Mamãe dizia outro dia: você bebê se agarrava no meu pescoço e tinha quase um troço, queria a mãe, não "o maternal", achava a escola uma violência descomunal. La-crime-java aflição, perder meu colo, que crime e condenação!
Mamãe, até hoje te reencontro no Saber, não na Escola. E até hoje choro quando me tiram de teu pescoço de palavras, de teu colo de poemas, de teu seio de sentidos, pra me pôr no meio dos chatos e babacas, tendo de mandar ou obedecer os prosaicos, ameaçado de me tornar mero aluno ou pior, "aluno aposentado" , jogador que pendurou a chuteira e tá no banco como professor da bolerada, ou seja, véinho professor blablacento, cagando regra em disenterias sintáticas axiomáticas axiológicas escolásticas, contando o mundo como se não passasse de filmes já assistidos desde sempre e para sempre, assimilando o óbvio, ou melhor, o que já se "sabia" antes de ver, monoglota tradutor das polifonias da existência, lendo certezas com bundão sentado, pipoca de veneno e boca aberta cheia de dentes, e depois estragando a surpresa das pessoas que ainda não assistiram, e talvez nem fossem apenas assistir, mas sim viver, isto é, confrontar o novo, o inédito e o próprio.

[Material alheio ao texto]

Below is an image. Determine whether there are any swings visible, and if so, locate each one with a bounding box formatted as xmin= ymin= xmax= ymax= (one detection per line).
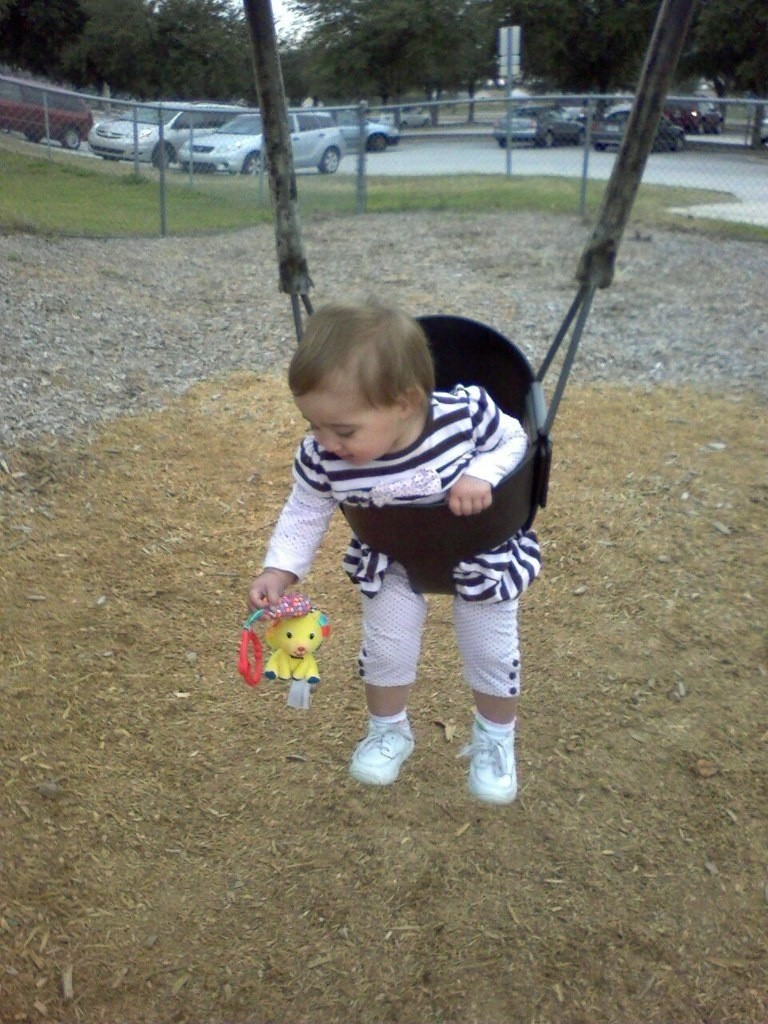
xmin=241 ymin=1 xmax=698 ymax=596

Sei que isso, viver, é incompreensível pra essa gente, os explica-dores profissionais e suas cartilhas. Queria ser criança de novo, chorando no pescoço de mamãe, sem precisar entrar na Escola e ter de escutar esses prosaicos, escutá-los mais até do que eles mesmos se escutam, maldito dom que Alguém me deu de ser médium dos recalques dos fracos e ressequidos.
-Unzuhause-
"Meu professor de análise sintática era o tipo do sujeito inexistente. Um pleonasmo, o principal predicado da sua vida regular como um paradigma da 1ª conjugação. Entre uma oração subordinada e um adjunto adverbial, ele não tinha dúvidas: sempre achava um jeito assindético de nos torturar com um aposto. Casou com uma regência. Foi feliz. Era possessivo como um pronome. E ela era bitransitiva. Tentou ir para os EUA. Não deu. Acharam um artigo indefinido em sua bagagem. A interjeição do bigode declinava partículas expletivas, conectivos e agentes da passiva, o tempo todo. Um dia, matei-o com um objeto direto na cabeça".